Tinariwen is a Touareg group from the southern Sahara whose music is close to the blues of Ali Farka Toure. The band's name means "empty places" which certainly reflects their desert homeland.

Forced from their nomadic life in the Sahara, they were fighters in the Touareg insurgency against the Malian government. So, the band formed in 1982 in Colonel Ghadaffi's rebel camps.

The Libyan leader recruited this nation-less and disenfranchised people with promises to help them in their cause. Ghadaffi implied that he would train the Kel Tamashek and provide weapons to fight for their independence from the Malian government, but eventually the stateless rebels slowly realized that Ghadaffi's only intention was to use these fierce fighters in his own wars.

Radicalized by war and drought, Tinariwen invented a new style of music known as Tishoumaren, or music of the ishumar. Ishumar, which means unemployed, refers to a generation of young, enraged Tamashek exiles: people who left their stomping grounds for work after much repression and drought in Mali. Tinariwen wanted to carry on traditional music, but in exile they could rarely find the 30 or more musicians necessary to play the style. They have combined traditional musical forms with a modern rebellious and radical rock sensibility -- traditional instruments such as the teherdent lute and shepherd flute were discarded in favor of the electric guitar, electric bass and drums.
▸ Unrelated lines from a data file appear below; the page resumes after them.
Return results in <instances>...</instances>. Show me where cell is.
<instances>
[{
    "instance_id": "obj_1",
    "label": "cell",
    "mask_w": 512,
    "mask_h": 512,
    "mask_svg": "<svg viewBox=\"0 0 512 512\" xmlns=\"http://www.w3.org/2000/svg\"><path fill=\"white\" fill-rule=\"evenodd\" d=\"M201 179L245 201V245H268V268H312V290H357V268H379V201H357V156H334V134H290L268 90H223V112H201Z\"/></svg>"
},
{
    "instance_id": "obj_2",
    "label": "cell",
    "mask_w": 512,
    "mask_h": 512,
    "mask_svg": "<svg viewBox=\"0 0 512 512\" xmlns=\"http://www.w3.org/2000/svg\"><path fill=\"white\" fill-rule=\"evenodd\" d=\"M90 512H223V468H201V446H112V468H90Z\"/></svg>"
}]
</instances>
Their music is loosely based on traditional Touareg music and the harsh melodies of the one-stringed Touareg violin, but also incorporates influences such as Bob Marley together with the other disparate influences, both western and middle eastern, which managed to penetrate that far into the desert.

With no postal or phone system to carry messages of resistance, Tinriwen's music became the underground telephone for the rebellion. Their sung poetry calls for the political awakening of consciousness and approaches the problems of the exile, of the repression in Mali, of the policy of their people's expulsion to Algeria and of the claims for sovereignty and self-determination.

Their cassettes were banned in Mali and Algeria and anyone carrying a recording risked bodily harm by the authorities.